Fallait-il prévenir Durieux ? Le capitaine Renaud Durieux était l’adjoint de Féra au commissariat d’Aix-les-Bains. Sa présence n’était pas indispensable. Mais si Féra ne l’appelait pas, il risquait de se vexer. Peut-être était-il parti skier ?

Féra tomba effectivement sur son répondeur. Il lui laissa un message lui expliquant les raisons de son appel. Puis il s’habilla chaudement.
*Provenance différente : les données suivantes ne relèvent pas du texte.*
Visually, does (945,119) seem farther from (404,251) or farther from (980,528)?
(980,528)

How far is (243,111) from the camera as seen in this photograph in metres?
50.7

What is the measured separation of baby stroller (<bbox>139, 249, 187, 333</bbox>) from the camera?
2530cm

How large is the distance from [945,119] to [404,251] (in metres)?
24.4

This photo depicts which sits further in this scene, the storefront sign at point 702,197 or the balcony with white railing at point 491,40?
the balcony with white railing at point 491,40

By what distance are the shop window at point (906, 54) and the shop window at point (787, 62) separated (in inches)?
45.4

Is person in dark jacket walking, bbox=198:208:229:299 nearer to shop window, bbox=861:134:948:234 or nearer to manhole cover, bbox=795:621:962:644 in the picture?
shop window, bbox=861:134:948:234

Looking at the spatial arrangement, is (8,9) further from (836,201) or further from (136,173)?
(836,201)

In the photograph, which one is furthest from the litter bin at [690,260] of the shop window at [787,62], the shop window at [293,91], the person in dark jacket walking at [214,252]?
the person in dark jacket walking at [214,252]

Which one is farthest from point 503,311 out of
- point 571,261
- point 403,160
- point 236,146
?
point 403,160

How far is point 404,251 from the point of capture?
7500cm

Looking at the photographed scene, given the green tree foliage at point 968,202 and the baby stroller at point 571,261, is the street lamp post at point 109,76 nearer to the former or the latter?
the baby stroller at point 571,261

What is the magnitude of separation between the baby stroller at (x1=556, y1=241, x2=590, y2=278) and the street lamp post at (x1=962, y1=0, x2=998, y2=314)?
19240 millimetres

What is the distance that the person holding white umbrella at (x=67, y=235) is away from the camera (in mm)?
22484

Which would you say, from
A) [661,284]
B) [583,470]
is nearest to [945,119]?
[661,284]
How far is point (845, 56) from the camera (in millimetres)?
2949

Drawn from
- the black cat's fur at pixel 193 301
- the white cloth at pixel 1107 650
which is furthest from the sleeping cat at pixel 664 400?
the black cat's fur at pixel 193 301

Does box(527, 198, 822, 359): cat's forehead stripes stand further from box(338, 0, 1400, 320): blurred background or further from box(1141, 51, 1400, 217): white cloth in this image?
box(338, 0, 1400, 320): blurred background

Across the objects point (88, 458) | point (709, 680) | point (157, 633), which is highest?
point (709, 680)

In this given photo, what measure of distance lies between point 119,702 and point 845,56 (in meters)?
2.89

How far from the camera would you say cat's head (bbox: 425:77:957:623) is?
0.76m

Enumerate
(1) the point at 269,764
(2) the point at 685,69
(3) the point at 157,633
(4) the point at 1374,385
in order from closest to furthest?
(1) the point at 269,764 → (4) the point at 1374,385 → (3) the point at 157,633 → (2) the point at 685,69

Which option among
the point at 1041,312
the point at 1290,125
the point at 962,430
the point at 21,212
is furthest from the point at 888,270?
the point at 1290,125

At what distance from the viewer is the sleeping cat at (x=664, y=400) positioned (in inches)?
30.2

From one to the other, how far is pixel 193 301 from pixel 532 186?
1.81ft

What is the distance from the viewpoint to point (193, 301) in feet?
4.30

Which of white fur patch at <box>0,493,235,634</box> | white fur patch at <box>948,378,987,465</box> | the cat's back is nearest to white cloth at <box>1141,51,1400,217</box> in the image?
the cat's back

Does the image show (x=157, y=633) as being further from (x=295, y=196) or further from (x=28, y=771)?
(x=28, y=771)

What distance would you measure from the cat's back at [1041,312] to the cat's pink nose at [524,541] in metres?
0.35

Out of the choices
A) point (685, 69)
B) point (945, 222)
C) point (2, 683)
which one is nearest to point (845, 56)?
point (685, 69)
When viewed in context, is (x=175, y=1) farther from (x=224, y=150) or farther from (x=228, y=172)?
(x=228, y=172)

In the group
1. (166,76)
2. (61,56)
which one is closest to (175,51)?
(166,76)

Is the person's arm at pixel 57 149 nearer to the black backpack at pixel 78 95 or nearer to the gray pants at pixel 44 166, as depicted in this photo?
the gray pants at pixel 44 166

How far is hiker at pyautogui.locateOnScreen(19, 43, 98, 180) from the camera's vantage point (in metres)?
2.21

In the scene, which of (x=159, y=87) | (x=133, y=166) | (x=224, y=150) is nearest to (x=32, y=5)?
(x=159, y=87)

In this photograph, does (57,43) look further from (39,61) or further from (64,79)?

Ne sachant pas exactement quand il allait rentrer, il prépara la pâtée de Pluche avant de partir, mais celui-ci refusa dédaigneusement d’y toucher, dépité d’être laissé seul un dimanche après-midi.

II

Faure ouvrit la porte quelques secondes à peine après le coup de sonnette de Féra. Lui aussi, cette fois, s’était équipé de pied en cap pour la neige. Il avait même récupéré dans son garage une pelle et une pioche. Féra regarda les outils et lui dit :

— Ce ne sera pas nécessaire. L’équipe de la police technique et scientifique sera là. Ils ont tout le matériel qu’il faut.

Féra, juste après son coup de fil à Valin, les avait appelés ainsi que les Pompes Funèbres. Il fallait tout faire pour que le corps puisse être transporté à l’hôpital de Chambéry avant la nuit.

Un second coup de sonnette annonça l’arrivée du docteur Valin.

— Les équipes nous rejoindront à trois heures au village du Revard. Ainsi on pourra aller ensemble sur les lieux.

— Je propose, dit Féra, que nous montions tous les trois avec ma voiture ce qui permettra à André de nous expliquer, pendant le trajet, comment et où il a découvert le corps.

Ils montèrent dans la 607 de Féra et prirent la direction du Revard. Faure leur raconta les circonstances de sa découverte. Au fur et à mesure qu’ils montaient, la neige apparaissait de nouveau. Mais elle tombait mollement. Le vent ne soufflait plus. C’était un paisible paysage de carte postale.

Ils se garèrent au parking du Revard, pratiquement désert. Ils ne descendirent pas de voiture. À peine cinq minutes après ils virent arriver à grande vitesse les voitures des deux équipes.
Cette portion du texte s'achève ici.